AICT: An Adaptive Image Compression Transformer

Ahmed Ghorbel,Wassim Hamidouche,Luce Morin
2023-07-12
Abstract:Motivated by the efficiency investigation of the Tranformer-based transform coding framework, namely SwinT-ChARM, we propose to enhance the latter, as first, with a more straightforward yet effective Tranformer-based channel-wise auto-regressive prior model, resulting in an absolute image compression transformer (ICT). Current methods that still rely on ConvNet-based entropy coding are limited in long-range modeling dependencies due to their local connectivity and an increasing number of architectural biases and priors. On the contrary, the proposed ICT can capture both global and local contexts from the latent representations and better parameterize the distribution of the quantized latents. Further, we leverage a learnable scaling module with a sandwich ConvNeXt-based pre/post-processor to accurately extract more compact latent representation while reconstructing higher-quality images. Extensive experimental results on benchmark datasets showed that the proposed adaptive image compression transformer (AICT) framework significantly improves the trade-off between coding efficiency and decoder complexity over the versatile video coding (VVC) reference encoder (VTM-18.0) and the neural codec SwinT-ChARM.
Computer Vision and Pattern Recognition,Image and Video Processing
What problem does this paper attempt to address?

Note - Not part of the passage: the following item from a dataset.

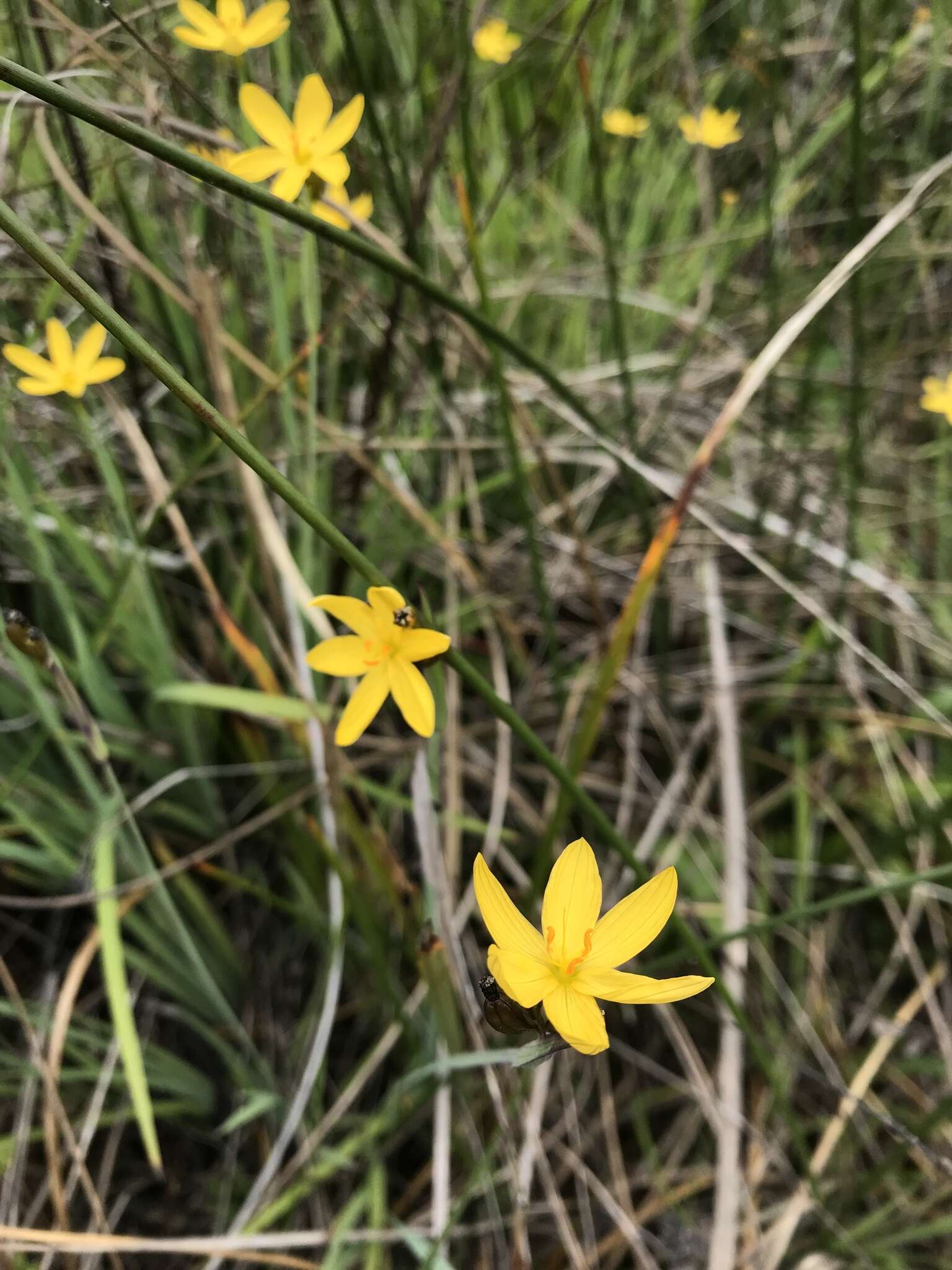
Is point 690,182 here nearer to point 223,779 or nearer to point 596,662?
point 596,662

The main problem that this paper attempts to solve is to improve the efficiency of image compression while reducing the complexity of the decoder. Specifically, the paper proposes an Adaptive Image Compression Transformer (AICT), aiming to improve the existing entropy - coding methods based on Convolutional Networks (ConvNet). These methods have limitations in handling long - distance dependencies due to their local - connection characteristics. AICT extracts compact latent representations more accurately and reconstructs high - quality images by introducing a more effective Transformer - based channel autoregressive prior model and by using a learnable scaling module and ConvNeXt - based pre - /post - processors. Experimental results show that the AICT framework significantly outperforms the Versatile Video Coding (VVC) reference encoder (VTM - 18.0) and the neural codec SwinT - ChARM on multiple benchmark datasets, especially in terms of the trade - off between coding efficiency and decoder complexity. The key innovation points in the paper include: - **Proposing a new Image Compression Transformer (ICT)**: This non - linear transform - coding and spatial - channel autoregressive entropy - coding module, based on Swin Transformer blocks, can effectively reduce the correlation of latent variables and has a more flexible receptive field to adapt to contexts requiring short/long - distance information. - **Introducing the Adaptive Image Compression Transformer (AICT) model**: Using a scale - adaptation module as a sandwich processor to enhance compression efficiency. This module consists of a neural scaling network and ConvNeXt - based pre - /post - processors, which jointly optimize different differentiable adjustment layers and content - related adjustment factor estimators. - **Conducting extensive experimental verification**: Experiments were carried out on four widely - used benchmark datasets to explore possible sources of coding gain and to demonstrate the effectiveness of AICT. In addition, model - expansion analysis and ablation studies were also carried out to prove the rationality of the architectural decisions. These contributions enable AICT to achieve higher compression efficiency than existing methods while maintaining a lower decoding time, thus potentially helping with high - efficiency real - time visual data compression.